Освежили? Марш – петь! Уж мне – вот где – вытьё.
Снег… фонари висят в снегу, нарядны,
Прекрасные снежинки ненаглядны,
Разнообразны, колки, кружевны —
Всё – от коклюшек вороты брабантских
С картин, особо же с – флама…испанских.
Мы ждём снегов… не так же, как весны…
Снег, снег мы ждём, ждал мытарь так – прощенья,
Ребёнка – мать, обжора – угощенья.
…В Одессе, Петербурге и в Москве,
В Нью-Йорке… Гриша, правда ль? Ждёшь? Вестимо!

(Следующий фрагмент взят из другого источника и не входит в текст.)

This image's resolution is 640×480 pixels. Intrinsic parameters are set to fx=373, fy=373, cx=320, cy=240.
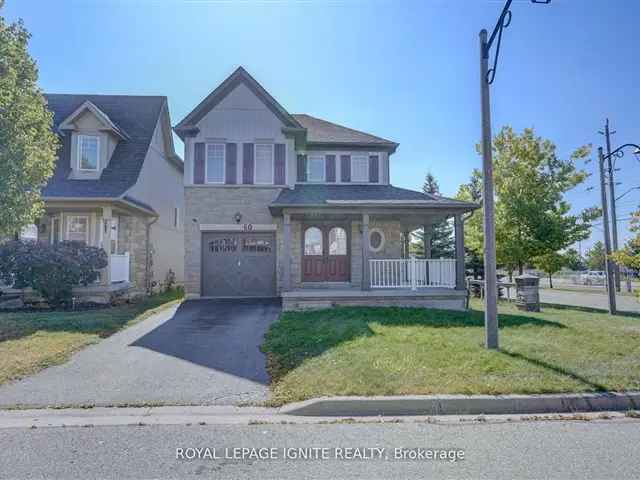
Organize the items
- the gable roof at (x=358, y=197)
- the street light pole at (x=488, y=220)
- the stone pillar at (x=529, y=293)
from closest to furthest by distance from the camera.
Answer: the street light pole at (x=488, y=220), the gable roof at (x=358, y=197), the stone pillar at (x=529, y=293)

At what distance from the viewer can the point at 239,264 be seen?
1359cm

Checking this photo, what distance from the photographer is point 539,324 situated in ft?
28.7

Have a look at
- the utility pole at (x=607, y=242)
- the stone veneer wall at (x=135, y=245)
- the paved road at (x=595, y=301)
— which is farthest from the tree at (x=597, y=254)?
the stone veneer wall at (x=135, y=245)

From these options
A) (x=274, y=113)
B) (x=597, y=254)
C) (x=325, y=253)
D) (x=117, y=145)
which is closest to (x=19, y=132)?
(x=117, y=145)

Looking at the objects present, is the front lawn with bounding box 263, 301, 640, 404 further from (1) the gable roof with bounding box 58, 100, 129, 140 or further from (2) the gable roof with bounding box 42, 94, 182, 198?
(1) the gable roof with bounding box 58, 100, 129, 140

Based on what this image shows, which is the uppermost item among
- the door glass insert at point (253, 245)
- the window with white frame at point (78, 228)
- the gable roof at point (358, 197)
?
the gable roof at point (358, 197)

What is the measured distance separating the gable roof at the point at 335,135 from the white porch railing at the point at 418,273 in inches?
202

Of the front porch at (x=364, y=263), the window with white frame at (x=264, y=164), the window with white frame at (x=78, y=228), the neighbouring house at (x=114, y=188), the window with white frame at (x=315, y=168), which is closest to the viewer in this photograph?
the front porch at (x=364, y=263)

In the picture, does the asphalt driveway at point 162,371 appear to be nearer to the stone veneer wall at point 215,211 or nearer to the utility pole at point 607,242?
the stone veneer wall at point 215,211

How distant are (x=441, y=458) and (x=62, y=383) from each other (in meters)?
5.20

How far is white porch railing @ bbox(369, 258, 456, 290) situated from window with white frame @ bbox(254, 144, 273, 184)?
504cm

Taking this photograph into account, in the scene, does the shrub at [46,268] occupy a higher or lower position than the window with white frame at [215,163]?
lower

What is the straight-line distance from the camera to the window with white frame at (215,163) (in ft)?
44.8

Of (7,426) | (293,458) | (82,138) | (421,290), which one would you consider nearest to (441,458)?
(293,458)
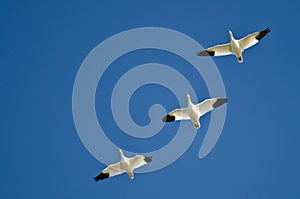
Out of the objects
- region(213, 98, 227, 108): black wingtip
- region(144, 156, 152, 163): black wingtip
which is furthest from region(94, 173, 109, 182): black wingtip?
region(213, 98, 227, 108): black wingtip

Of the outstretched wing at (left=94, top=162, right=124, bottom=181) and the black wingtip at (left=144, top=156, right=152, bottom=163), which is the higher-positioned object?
the outstretched wing at (left=94, top=162, right=124, bottom=181)

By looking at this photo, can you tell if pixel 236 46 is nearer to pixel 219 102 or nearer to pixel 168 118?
pixel 219 102

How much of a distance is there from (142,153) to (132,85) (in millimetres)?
3075

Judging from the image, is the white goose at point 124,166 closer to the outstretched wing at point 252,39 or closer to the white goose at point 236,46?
the white goose at point 236,46

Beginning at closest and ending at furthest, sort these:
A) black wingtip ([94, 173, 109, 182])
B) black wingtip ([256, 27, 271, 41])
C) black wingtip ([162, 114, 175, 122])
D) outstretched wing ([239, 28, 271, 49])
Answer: black wingtip ([256, 27, 271, 41]) < outstretched wing ([239, 28, 271, 49]) < black wingtip ([162, 114, 175, 122]) < black wingtip ([94, 173, 109, 182])

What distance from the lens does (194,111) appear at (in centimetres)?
3241

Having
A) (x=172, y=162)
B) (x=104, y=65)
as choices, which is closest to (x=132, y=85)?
(x=104, y=65)

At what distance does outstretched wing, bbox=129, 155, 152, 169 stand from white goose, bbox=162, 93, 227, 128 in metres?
1.77

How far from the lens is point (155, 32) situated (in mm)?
35094

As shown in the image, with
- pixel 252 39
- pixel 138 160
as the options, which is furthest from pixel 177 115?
pixel 252 39

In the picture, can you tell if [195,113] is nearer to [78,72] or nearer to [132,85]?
[132,85]

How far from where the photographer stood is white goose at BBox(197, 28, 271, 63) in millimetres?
31475

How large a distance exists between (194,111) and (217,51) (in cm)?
270

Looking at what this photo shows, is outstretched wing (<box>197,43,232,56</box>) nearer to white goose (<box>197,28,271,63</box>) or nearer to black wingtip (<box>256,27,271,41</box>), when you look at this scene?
white goose (<box>197,28,271,63</box>)
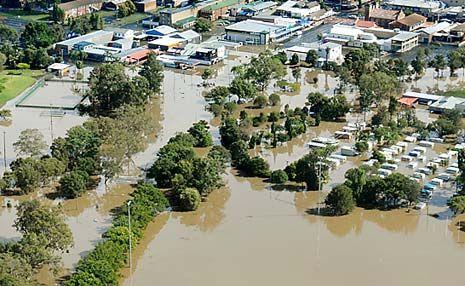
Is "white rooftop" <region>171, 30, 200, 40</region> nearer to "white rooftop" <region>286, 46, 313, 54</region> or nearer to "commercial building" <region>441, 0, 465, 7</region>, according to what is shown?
"white rooftop" <region>286, 46, 313, 54</region>

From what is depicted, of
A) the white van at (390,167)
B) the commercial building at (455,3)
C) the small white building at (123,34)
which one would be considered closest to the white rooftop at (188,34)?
the small white building at (123,34)

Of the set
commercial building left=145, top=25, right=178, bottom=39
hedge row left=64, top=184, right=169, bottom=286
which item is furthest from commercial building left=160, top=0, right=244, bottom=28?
hedge row left=64, top=184, right=169, bottom=286

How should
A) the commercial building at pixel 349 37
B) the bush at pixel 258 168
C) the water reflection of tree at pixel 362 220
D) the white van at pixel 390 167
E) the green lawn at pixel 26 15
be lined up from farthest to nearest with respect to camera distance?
the green lawn at pixel 26 15 < the commercial building at pixel 349 37 < the white van at pixel 390 167 < the bush at pixel 258 168 < the water reflection of tree at pixel 362 220

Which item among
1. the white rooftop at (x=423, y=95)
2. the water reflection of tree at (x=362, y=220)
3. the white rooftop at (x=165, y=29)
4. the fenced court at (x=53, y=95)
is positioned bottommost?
the water reflection of tree at (x=362, y=220)

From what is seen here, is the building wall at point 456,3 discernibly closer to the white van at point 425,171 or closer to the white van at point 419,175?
the white van at point 425,171

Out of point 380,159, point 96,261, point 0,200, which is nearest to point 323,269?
point 96,261

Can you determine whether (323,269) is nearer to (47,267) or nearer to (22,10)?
(47,267)
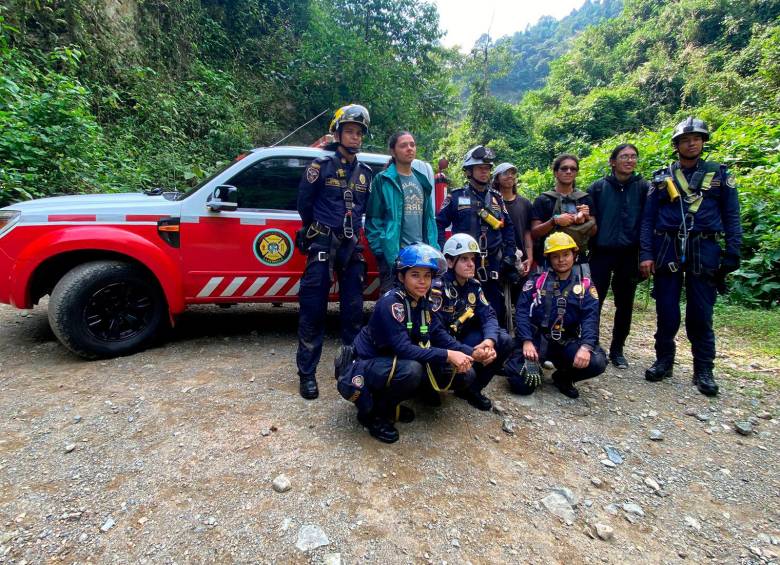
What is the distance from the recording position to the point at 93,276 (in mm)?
3471

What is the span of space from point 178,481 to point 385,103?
13.6 meters

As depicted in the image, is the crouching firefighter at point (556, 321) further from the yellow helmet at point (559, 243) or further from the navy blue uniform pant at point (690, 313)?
the navy blue uniform pant at point (690, 313)

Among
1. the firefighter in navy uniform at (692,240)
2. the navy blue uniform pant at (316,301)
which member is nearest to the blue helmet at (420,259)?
the navy blue uniform pant at (316,301)

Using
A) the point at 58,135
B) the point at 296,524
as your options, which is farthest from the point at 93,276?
the point at 58,135

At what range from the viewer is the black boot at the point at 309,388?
314cm

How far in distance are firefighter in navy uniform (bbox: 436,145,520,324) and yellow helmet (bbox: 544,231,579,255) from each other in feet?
1.36

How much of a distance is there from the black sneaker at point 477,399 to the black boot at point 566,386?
69cm

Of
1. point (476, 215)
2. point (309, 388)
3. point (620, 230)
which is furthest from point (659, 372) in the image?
point (309, 388)

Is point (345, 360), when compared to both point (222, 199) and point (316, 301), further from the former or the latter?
point (222, 199)

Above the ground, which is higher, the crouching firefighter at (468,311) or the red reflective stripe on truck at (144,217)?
the red reflective stripe on truck at (144,217)

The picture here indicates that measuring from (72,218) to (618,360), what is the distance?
16.3ft

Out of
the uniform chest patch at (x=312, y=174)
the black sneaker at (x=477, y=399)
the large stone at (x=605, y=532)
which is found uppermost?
the uniform chest patch at (x=312, y=174)

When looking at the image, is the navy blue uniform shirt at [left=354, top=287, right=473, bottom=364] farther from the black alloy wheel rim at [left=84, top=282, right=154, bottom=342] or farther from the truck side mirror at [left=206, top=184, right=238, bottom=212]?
the black alloy wheel rim at [left=84, top=282, right=154, bottom=342]

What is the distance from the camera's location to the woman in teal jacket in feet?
11.0
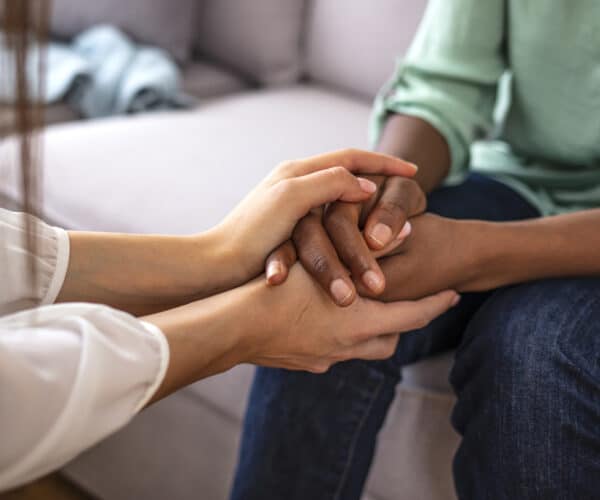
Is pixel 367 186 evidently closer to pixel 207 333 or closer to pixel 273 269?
pixel 273 269

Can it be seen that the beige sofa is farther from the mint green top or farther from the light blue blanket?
the mint green top

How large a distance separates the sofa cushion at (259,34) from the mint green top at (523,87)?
73cm

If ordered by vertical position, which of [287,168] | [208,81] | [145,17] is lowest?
[208,81]

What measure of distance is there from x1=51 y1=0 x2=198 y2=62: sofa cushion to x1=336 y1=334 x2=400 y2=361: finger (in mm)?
1190

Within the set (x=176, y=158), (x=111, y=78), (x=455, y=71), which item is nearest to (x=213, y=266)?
(x=455, y=71)

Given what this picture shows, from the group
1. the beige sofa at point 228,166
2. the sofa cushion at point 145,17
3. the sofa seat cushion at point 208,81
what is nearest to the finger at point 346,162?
the beige sofa at point 228,166

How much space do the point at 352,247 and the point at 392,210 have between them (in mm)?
63

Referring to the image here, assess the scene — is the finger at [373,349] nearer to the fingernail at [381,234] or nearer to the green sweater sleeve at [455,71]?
the fingernail at [381,234]

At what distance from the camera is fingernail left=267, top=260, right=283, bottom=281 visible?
→ 0.72m

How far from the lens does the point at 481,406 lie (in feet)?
2.44

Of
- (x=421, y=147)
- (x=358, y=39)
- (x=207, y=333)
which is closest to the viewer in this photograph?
(x=207, y=333)

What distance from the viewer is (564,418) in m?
0.69

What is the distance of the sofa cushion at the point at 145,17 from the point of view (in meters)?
1.76

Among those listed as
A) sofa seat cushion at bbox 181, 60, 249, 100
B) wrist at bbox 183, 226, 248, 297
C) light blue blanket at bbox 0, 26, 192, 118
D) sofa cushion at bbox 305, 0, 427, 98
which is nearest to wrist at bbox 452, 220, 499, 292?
wrist at bbox 183, 226, 248, 297
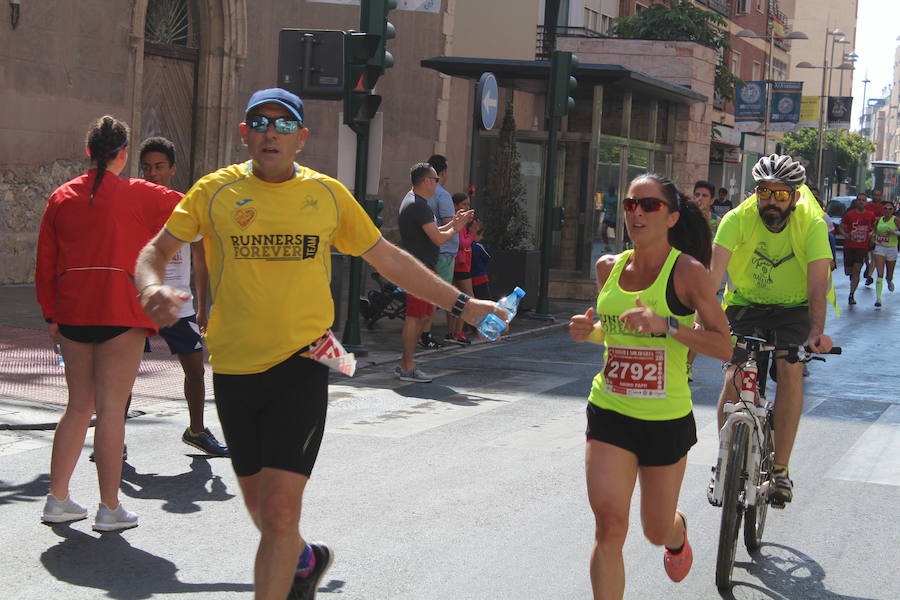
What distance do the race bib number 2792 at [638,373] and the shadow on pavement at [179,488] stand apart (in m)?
2.71

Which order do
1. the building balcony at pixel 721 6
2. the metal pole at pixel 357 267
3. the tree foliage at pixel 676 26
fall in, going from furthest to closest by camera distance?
the building balcony at pixel 721 6, the tree foliage at pixel 676 26, the metal pole at pixel 357 267

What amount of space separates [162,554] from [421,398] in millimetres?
4676

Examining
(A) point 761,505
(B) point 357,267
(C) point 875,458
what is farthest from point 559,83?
(A) point 761,505

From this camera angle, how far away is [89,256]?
5613 millimetres

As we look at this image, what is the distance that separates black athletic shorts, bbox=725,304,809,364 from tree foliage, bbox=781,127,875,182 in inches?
2162

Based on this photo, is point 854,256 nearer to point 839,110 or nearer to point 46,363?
point 46,363

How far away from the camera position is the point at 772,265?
6336 millimetres

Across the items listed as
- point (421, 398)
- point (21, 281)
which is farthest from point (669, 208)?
point (21, 281)

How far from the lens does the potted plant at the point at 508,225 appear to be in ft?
55.5

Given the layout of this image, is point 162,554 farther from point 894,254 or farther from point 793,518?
point 894,254

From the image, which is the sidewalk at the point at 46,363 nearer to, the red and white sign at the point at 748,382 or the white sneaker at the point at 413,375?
the white sneaker at the point at 413,375

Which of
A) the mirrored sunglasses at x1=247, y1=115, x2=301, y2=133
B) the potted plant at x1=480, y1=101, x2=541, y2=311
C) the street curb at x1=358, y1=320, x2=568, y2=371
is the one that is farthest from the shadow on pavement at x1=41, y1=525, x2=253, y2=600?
the potted plant at x1=480, y1=101, x2=541, y2=311

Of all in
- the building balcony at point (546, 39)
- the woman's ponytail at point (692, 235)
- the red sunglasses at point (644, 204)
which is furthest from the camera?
the building balcony at point (546, 39)

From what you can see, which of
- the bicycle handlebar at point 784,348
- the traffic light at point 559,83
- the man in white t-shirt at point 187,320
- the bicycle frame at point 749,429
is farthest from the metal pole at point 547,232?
the bicycle frame at point 749,429
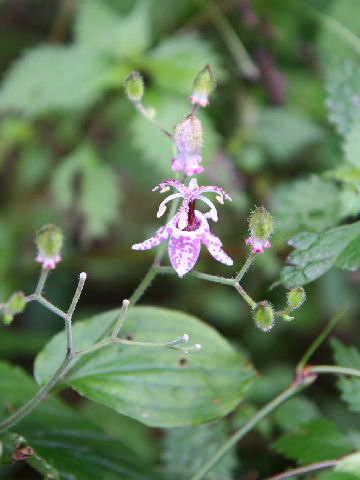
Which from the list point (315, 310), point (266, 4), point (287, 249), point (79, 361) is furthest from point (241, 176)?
point (79, 361)

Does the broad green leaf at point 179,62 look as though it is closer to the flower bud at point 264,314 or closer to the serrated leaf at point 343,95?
the serrated leaf at point 343,95

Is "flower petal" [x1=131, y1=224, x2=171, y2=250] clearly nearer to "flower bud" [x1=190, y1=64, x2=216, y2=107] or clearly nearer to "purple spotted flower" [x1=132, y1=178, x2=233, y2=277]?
"purple spotted flower" [x1=132, y1=178, x2=233, y2=277]

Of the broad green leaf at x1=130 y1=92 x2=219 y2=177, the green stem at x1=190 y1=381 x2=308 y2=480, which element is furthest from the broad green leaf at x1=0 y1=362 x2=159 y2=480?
the broad green leaf at x1=130 y1=92 x2=219 y2=177

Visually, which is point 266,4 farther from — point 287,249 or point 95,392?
point 95,392

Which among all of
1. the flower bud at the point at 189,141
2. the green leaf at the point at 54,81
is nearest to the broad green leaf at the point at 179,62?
the green leaf at the point at 54,81

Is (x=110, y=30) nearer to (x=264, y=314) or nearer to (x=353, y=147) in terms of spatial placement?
(x=353, y=147)
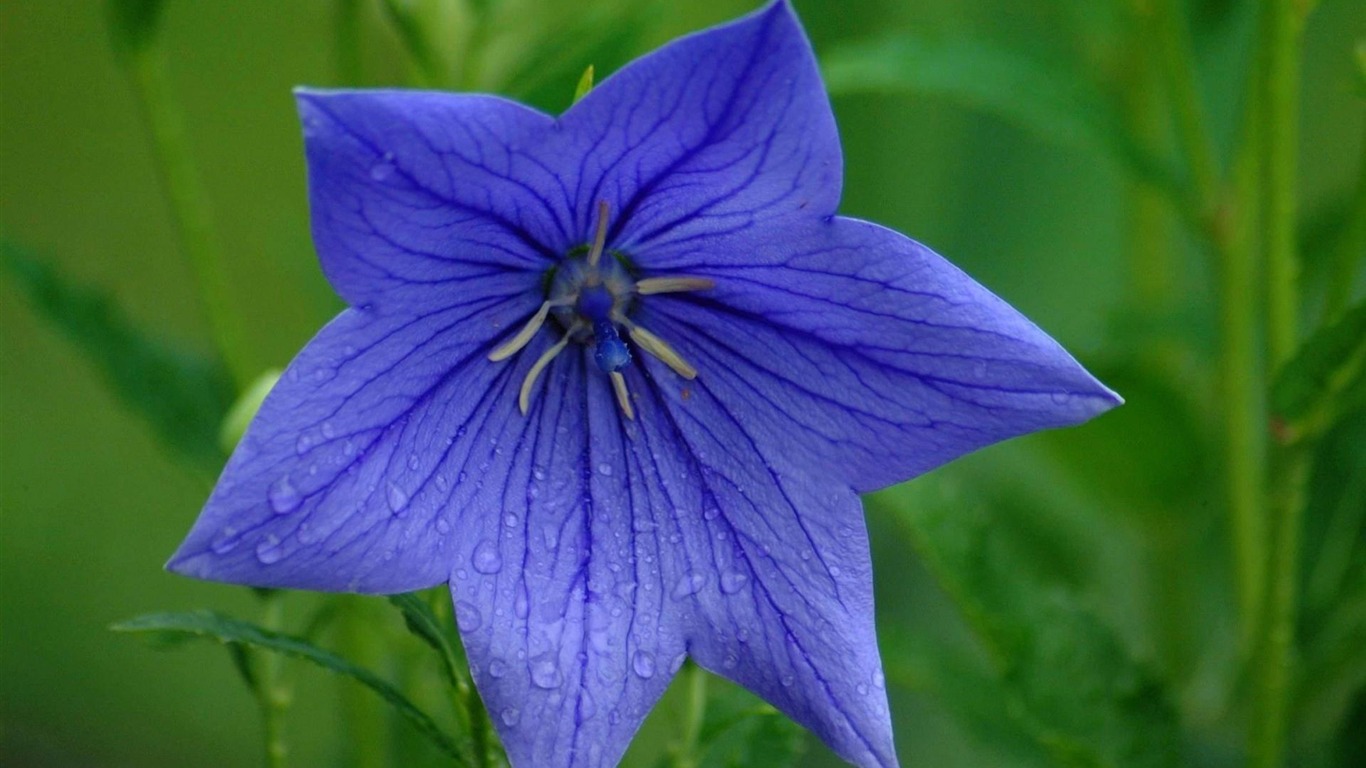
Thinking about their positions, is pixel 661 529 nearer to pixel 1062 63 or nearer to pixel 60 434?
pixel 1062 63

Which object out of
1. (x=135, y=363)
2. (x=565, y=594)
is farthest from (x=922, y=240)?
(x=565, y=594)

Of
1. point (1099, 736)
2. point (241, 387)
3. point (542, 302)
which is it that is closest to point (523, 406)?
point (542, 302)

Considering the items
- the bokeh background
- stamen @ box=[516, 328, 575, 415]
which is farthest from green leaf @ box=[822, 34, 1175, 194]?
stamen @ box=[516, 328, 575, 415]

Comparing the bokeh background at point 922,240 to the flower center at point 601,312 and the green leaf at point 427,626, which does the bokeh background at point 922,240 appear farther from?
the green leaf at point 427,626

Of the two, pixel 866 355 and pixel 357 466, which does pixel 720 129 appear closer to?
pixel 866 355

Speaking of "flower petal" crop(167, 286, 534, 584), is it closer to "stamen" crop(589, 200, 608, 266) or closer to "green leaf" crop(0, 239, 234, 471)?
"stamen" crop(589, 200, 608, 266)

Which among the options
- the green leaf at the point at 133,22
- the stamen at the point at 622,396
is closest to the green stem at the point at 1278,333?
the stamen at the point at 622,396

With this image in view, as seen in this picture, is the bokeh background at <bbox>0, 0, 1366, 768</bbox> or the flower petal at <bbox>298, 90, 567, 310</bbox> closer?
the flower petal at <bbox>298, 90, 567, 310</bbox>
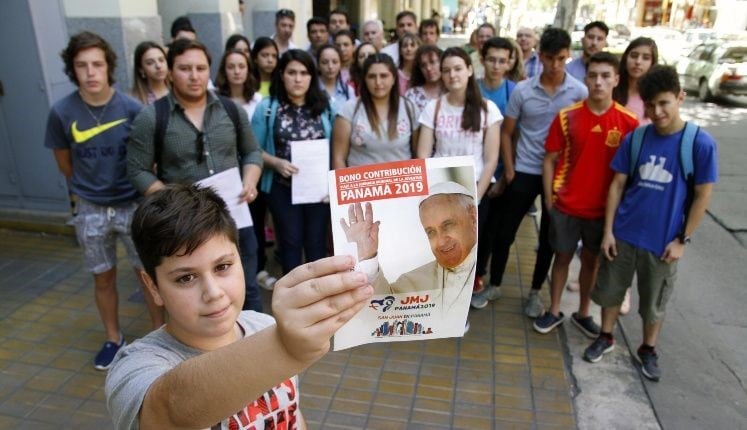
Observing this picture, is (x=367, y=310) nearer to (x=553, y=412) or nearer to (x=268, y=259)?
(x=553, y=412)

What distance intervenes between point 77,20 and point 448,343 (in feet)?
14.2

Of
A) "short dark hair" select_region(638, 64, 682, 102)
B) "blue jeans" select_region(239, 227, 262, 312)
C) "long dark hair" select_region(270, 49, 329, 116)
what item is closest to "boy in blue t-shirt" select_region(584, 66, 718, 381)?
"short dark hair" select_region(638, 64, 682, 102)

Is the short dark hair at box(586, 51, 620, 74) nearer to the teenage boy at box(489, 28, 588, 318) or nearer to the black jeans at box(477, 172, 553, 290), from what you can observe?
the teenage boy at box(489, 28, 588, 318)

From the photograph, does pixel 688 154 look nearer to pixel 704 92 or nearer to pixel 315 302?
pixel 315 302

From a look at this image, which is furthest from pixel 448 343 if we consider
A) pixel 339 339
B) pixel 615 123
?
pixel 339 339

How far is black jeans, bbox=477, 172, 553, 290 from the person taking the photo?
4035 millimetres

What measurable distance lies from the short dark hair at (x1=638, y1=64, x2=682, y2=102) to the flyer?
2.31 m

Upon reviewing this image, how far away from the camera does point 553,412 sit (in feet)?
10.3

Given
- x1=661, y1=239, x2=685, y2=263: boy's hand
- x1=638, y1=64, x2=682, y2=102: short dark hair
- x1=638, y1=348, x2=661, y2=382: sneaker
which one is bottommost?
x1=638, y1=348, x2=661, y2=382: sneaker

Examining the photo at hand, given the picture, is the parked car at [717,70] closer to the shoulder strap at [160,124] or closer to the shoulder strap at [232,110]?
the shoulder strap at [232,110]

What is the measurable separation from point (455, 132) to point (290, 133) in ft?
3.62

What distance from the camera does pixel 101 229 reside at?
3209 millimetres

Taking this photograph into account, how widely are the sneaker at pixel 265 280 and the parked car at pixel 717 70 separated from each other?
12.4 m

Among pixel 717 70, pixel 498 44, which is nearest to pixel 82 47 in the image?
pixel 498 44
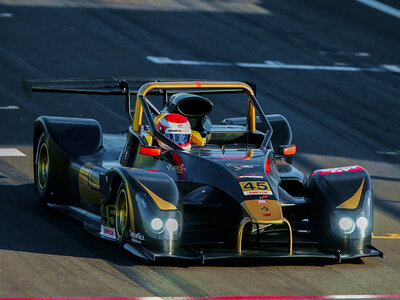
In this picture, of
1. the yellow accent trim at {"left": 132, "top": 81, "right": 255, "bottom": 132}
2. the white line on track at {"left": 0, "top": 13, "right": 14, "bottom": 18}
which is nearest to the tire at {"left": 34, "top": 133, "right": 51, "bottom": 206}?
the yellow accent trim at {"left": 132, "top": 81, "right": 255, "bottom": 132}

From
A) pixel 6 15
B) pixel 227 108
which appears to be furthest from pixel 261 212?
pixel 6 15

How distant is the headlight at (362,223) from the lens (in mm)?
11992

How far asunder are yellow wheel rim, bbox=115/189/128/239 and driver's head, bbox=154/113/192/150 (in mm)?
1105

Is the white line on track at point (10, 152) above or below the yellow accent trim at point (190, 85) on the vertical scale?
below

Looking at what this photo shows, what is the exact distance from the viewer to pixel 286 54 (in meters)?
26.8

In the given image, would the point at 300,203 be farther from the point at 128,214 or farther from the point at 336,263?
the point at 128,214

Частицы вышины – в ладонь, и мимо.
Сверкают светом, пропускают свет.
Не как весны… смелее жду, и проще,
Как – коммунизма! – снег везде – всеобщий —
Не лист, не почка, и не человек.
Он, снег, любим был девушкой одною,
И зря она не ладила со мною,
Я, как она, влюблён в зиму навек.
И снег люблю, ты тоже, слышу, тоже,
Услышав чужестранный шорох: «Боже»! —
Воскликнет Катя, как дитя, – «Зима»!
А дети из Коннектикута: «Винтер»!
…Пойдём на двор, не позабудь про свитер —
Там снегопад, фонарь, там – синема.
Сквозь снег рябит Гудзон – водою невской.
Айда в кинотеатр на Чернышевской —
В «Спартак»: у них сеанс вечерний – Снег!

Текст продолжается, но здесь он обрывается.